In imperative programming languages, it is straightforward to write code which performs "side effects", like:

  • throwing an error
  • reading from a file
  • reading from an environment variable
  • writing to a log
  • mutating a local variable
  • non-determinism: multiple computation paths are taken

A standard way in Haskell to have these abilities in a pure functional setting is with the use of types like Maybe, State or Reader. Because these have Monad instances, one can write imperative style code like:

{-# LANGUAGE OverloadedStrings #-}
import Control.Monad.State
import Control.Monad.Reader
import Control.Monad.Except
import Data.Text (Text)

example :: State Bool ()
example = do
    flag <- get
    put (not flag) 

Transformers

Simple monads tend to only express one of the above effects, so a system for combining them is needed. One approach is to build more complex types modularly, like StateT Bool (Except Text) and define the corresponding Monad instances in a library.

This is what the transformers library does, thus called because StateT, ExceptT, ReaderT and so on are known as monad transformers. Here are some of their definitions:

  • data StateT s m a = StateT {runStateT :: s -> m (a, s)}
  • newtype ExceptT e m a = ExceptT {runExceptT :: m (Either e a)}
Note

StateT (like ExceptT) is parametrized by three types:

  • the type of the state s
  • the type of the underlying monad m
  • the return type of the whole monad, a.

It has kind: * -> (* -> *) -> * -> *.

For example, StateT Bool (Except Text) Int is equivalent to:

(Bool -> Either Text (Int, Bool))

so represents an Int value or failure that results from a boolean state (which could change).

Note

Meanwhile, ExceptT Text (State Bool) Int is equivalent to:

(Bool -> (Either Text Int, Bool))

which is similar, except that the new state is obtained whether or not there is a failure.

However, these types (sometimes referred to as monad transformer stacks) tend to be cumbersome to work with, and involve the ungainly use of a lift function to coerce types into the right shapes.

Abstracting the typeclasses

mtl1 is a widely used library designed to make the experience smoother, which supplies typeclasses that work in conjunction with transformers. Here is an example with error throwing and local variable updating:

example2 :: (MonadError Text m, MonadState Bool m) => m Bool
example2 = do
    flag <- get
    if flag
        then 
            put (not flag) 
            >> throwError "flag should not have been on!"
        else pure ()
    return flag
example3 :: (MonadError Text m, MonadState Bool m) => m Bool
example3 = do
    flag <- get
    when flag $ 
        put (not flag) 
        >> throwError "flag should not have been on!"
    return flag

The type of example is abstracted over the concrete monad transformer stack, which could either be ExceptT Text (State Bool) or StateT Bool (Except Text).
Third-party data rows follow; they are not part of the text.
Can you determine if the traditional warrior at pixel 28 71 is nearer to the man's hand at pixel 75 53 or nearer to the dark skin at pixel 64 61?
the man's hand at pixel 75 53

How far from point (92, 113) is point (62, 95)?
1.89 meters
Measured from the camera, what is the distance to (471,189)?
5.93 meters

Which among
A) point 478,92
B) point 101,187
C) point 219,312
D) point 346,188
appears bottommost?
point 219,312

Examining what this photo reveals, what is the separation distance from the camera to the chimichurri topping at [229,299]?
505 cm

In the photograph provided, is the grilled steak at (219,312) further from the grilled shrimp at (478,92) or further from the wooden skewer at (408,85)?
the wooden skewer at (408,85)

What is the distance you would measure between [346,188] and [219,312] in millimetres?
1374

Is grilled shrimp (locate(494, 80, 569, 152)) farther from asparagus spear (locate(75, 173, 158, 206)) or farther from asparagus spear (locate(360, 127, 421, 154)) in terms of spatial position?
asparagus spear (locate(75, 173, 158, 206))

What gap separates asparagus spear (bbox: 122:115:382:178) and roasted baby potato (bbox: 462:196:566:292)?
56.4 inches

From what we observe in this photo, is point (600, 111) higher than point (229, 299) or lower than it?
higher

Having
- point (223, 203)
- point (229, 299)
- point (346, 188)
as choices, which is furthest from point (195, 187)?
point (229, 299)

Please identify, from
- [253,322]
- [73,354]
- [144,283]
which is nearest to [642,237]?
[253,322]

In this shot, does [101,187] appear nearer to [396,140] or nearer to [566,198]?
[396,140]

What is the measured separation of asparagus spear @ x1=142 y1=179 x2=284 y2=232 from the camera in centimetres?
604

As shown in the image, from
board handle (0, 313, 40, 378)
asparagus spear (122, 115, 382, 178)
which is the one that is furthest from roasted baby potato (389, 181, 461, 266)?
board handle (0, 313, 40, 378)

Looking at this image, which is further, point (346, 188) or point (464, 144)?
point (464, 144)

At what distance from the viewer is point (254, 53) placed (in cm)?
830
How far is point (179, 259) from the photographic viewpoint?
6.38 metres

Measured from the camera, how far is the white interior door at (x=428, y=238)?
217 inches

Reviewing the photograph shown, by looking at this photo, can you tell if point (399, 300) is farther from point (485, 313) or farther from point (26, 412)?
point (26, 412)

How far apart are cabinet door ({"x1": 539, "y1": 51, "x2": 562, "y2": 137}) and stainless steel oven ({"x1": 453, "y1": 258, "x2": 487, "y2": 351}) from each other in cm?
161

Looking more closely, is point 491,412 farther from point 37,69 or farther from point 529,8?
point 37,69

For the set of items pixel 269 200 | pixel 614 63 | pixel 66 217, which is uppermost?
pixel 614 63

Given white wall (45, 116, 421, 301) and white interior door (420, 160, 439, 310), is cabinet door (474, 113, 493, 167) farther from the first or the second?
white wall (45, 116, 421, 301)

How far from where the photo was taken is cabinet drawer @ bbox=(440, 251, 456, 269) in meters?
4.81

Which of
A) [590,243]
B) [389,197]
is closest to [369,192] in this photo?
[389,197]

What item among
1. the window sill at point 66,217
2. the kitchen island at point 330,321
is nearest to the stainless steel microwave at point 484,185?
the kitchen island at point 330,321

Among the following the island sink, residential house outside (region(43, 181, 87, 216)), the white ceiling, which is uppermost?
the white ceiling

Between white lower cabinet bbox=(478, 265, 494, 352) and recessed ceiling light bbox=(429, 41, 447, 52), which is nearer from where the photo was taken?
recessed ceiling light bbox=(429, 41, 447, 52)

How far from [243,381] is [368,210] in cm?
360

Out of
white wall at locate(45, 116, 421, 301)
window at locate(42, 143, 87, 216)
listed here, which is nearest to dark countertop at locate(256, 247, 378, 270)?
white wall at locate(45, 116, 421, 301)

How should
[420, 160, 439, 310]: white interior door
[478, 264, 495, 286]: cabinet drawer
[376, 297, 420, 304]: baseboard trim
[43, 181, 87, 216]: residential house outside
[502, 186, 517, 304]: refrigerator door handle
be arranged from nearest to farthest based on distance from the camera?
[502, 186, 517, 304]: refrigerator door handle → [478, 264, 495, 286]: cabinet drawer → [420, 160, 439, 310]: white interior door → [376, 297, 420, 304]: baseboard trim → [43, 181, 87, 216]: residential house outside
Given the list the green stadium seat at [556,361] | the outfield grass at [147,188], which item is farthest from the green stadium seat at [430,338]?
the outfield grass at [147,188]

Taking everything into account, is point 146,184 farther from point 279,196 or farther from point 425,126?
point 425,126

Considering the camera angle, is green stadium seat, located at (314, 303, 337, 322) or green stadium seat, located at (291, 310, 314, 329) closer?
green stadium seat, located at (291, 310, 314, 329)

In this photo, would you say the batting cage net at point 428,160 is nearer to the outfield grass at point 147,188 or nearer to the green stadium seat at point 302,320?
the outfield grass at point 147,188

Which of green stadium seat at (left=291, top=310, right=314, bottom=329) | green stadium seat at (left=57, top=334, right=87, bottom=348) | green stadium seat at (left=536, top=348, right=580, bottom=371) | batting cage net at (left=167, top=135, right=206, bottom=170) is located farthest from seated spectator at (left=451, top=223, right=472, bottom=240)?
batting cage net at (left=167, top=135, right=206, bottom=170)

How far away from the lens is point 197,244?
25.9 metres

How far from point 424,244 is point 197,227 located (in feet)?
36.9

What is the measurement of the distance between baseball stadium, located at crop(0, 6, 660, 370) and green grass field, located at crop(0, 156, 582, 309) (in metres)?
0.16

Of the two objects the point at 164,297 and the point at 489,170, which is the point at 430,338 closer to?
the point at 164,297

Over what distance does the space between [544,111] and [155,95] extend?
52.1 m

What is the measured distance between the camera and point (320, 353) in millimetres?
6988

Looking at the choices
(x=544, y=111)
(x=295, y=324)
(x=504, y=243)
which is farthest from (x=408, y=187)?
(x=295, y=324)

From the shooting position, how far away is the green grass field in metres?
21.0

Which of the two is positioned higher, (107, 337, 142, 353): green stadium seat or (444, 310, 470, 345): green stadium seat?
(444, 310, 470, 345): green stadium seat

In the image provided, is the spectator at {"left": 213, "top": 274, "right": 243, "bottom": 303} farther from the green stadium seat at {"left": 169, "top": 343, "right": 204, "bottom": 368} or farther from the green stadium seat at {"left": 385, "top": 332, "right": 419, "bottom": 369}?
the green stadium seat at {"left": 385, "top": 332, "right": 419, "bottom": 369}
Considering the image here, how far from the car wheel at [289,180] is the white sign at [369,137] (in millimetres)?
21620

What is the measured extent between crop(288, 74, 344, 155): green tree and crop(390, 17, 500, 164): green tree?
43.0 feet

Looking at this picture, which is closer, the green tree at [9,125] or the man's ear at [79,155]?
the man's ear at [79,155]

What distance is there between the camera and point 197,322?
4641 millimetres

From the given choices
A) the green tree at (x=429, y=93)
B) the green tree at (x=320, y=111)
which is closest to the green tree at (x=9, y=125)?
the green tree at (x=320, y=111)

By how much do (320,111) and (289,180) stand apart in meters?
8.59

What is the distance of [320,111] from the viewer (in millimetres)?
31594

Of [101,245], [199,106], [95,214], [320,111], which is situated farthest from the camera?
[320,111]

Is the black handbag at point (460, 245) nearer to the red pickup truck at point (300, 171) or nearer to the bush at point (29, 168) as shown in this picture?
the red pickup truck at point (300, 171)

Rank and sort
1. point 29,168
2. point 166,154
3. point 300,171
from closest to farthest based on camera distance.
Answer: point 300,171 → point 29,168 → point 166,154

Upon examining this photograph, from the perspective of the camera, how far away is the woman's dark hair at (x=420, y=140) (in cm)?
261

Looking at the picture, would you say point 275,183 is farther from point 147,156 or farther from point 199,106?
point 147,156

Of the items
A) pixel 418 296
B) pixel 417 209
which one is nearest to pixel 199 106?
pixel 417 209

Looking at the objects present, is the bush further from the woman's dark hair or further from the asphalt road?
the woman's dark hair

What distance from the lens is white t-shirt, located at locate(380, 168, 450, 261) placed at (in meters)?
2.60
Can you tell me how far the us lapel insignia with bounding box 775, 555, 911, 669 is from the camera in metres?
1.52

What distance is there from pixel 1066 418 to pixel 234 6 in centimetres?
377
Depending on how example is called, either of these can end up being the concrete type that is inferred and used:

errorOverState :: Bool -> IO ()
errorOverState flagVal = 
    let (result, state) = flip runState flagVal $ runExceptT example2
    in do
        putStrLn ("Result: " <> show result)
        putStrLn ("State: " <> show state)

main :: IO ()
main = do
    errorOverState True
    errorOverState False

results in:

repl example
> errorOverState False
Result: Right False
State: False
> errorOverState True
Result: Left "flag should not have been on!"
State: False
stateOverError :: Bool -> IO ()
stateOverError flagVal = case runExcept $ flip runStateT flagVal example of
    Left err -> putStrLn ("Error: " <> show err)
    Right (result, state) -> do
        putStrLn ("Result: " <> show result)
        putStrLn ("State: " <> show state) 

results in

repl example
> stateOverError False
Result: False
State: False
> stateOverError True
Error: "flag should not have been on!"
State: False
Note

Except is a type synonym for ExceptT Identity, where Identity is the monad which does nothing whatsoever.

Gotcha

Alternatives to mtl have become popular in recent years, such as Polysemy and cleff. These are often experimental, or require slightly more advanced use of types (e.g. type level lists) and so are recommended for experienced Haskellers only.